Did you ever wear flannel and think it was fashionable? Did you once stop washing your hair for no apparent reason? Did you watch It's A Knockout? Do you know who Edward Furlong is? Do you think The Voice is just a rip-off of Young Talent Time?
Then the chances are good that you grew up in the 90s, a time of ripped jeans, bad hair, and countless hours spent playing Streetfighter II. There's also a good chance that you began travelling in the 90s, or at least in the early 2000s, and that you would remember a few hassles from hitting the road in that time that don't even exist anymore.
From lugging around CDs to trying to figure out how the hell to use an international phone card, these are the issues 90s kids dealt with that will never concern anyone again.
Doing a round-the-world trip? Welcome to ticketing hell, where you were given a wad of paper as thick as War and Peace and expected to hold onto it in your wallet for the next 12 months. Lose the ticket? Good luck getting it replaced.
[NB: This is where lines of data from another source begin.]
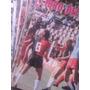 El Arcon Lote De Revistas Libro Del Futbol - 18 Ejemplares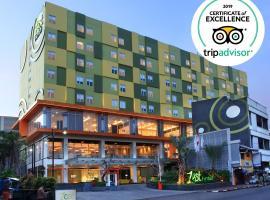 Zest Hotel Sukajadi Bandung, hotel in Bandung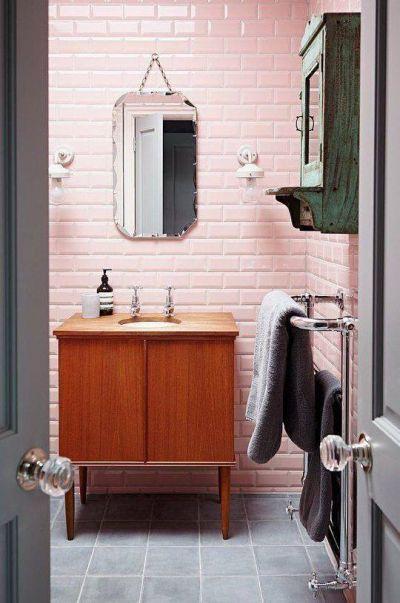 75x150mm bevelled pink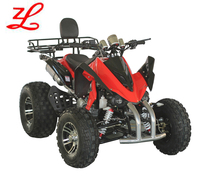 Cheap 4x4 spy racing atv for sale in malaysia
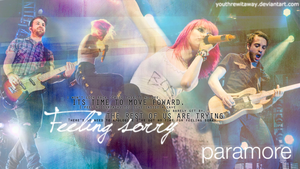 Paramore - Feeling Sorry by youthrewitaway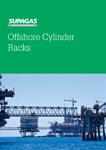 Offshore-Data-Cov.jpg
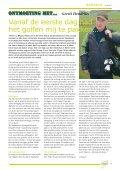 Clubblad Golfhorst Lente 2011 - Golfvereniging Golfhorst - Page 7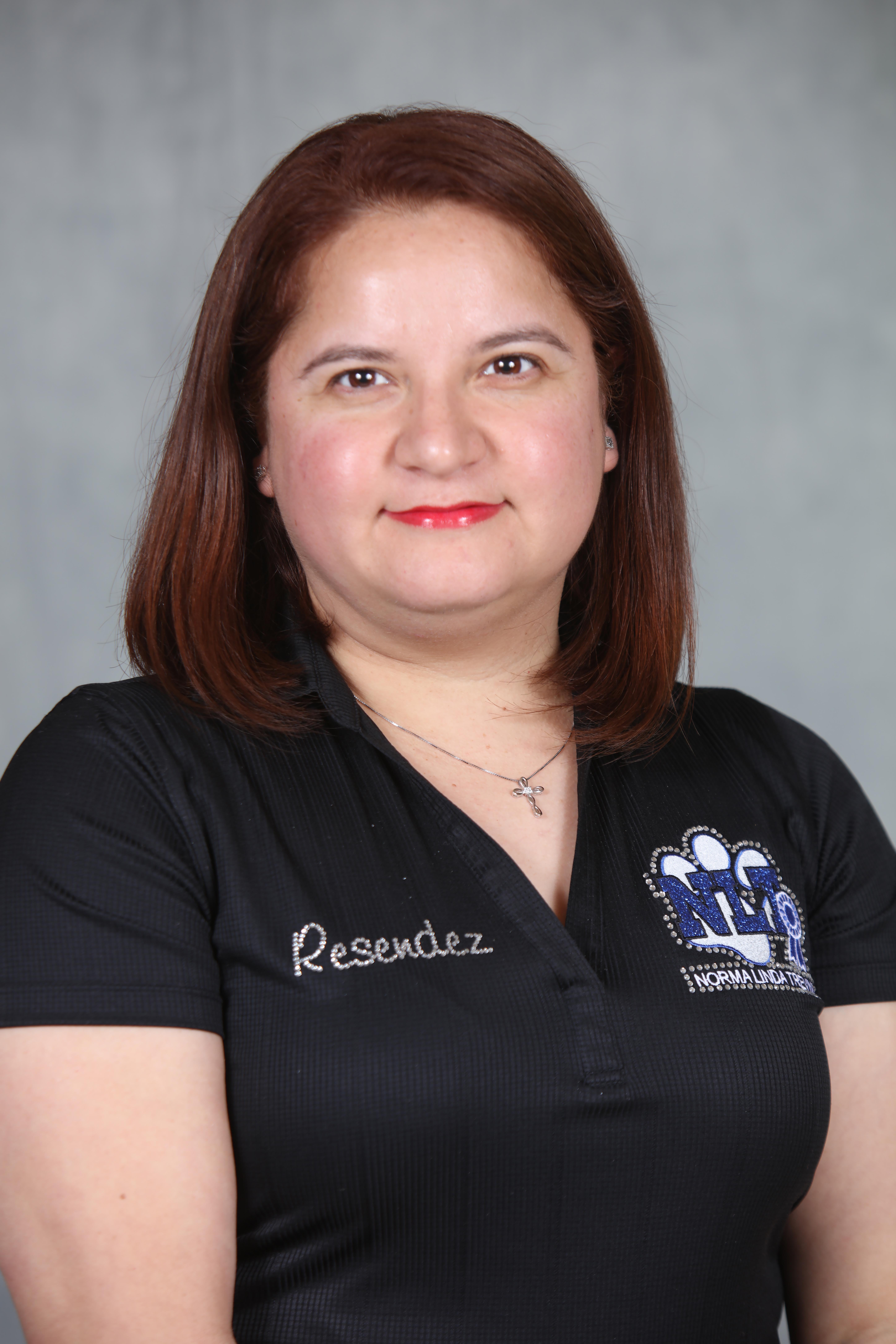 Johana Resendez- Trevino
Remember these old things? Paper plane tickets. Photo: iStock
First of all there was the expense – buying the film, developing the film. Then there was the hassle of holding onto all of that film or all of those photos. Then there was the constant surprise of what was actually on those films. Huh? Where did I take that?
I spent a fair portion of a trip in the early 2000s hunting around cities looking for a place to burn my fancy digital photos to a disc that I could then send home for safe-keeping. There was no carrying laptops back then – those things weighed about 20kg.
The. Worst. You'd sit there for hours waiting for old mate German guy to finish sending his 20-page email to mum and dad, or watch as Swedish guy mucked around with internet gaming, oblivious to all the people sweating away on plastic chairs waiting for him to finish.
Remembering EasyEverything - the best internet cafe in the world. Photo: Getty Images
Even modern-day travel towels are kind of dumb, but at least they cover your modesty in a hostel dorm. The originals were those chamois jobs that were about the same size as a Kleenex, and about as useful when it came to drying you too.
"Um, hang on a minute," you'd say to the lady at the market stall while you dug around in your bag for an actual calculator to work out how badly you were being ripped off. Nowadays you just reach for your phone.
Basically, you had a choice: call Mum and wish her a happy birthday, or buy five or six pints of beer. Usually the beer won out, because it's hard to justify the insane amount of money you used to have pay for an international phone call. Unless…
Unless you bought one of those cheapie discount phone cards that started to pop up around the world. Only problem then was figuring out how to use it. Dial a weird number, scratch off the 50,000-digit PIN, enter that, press hash… And by then the call had dropped out anyway. Time to give up. Unless…
Unless you took the real cheap-skate's route and attempted a reverse charges call, slapping your family with an enormous fee just so you could get on the phone and ask them to send you more money.
In case interpreting maps wasn't hard enough – "Where the hell are we now? Here? No wait… here?" – travellers would then have to deal with the ignominy of attempting to refold the stupid thing. I'd always end up just scrunching it up and shoving it into the bottom of my pack.
Right, got my Lonely Planet Vietnam book, my Rough Guide to Western Europe, my Europe of a Shoestring, my Thai Islands book, my guide to Africa… Aaaaand now I've got no room left for clothes.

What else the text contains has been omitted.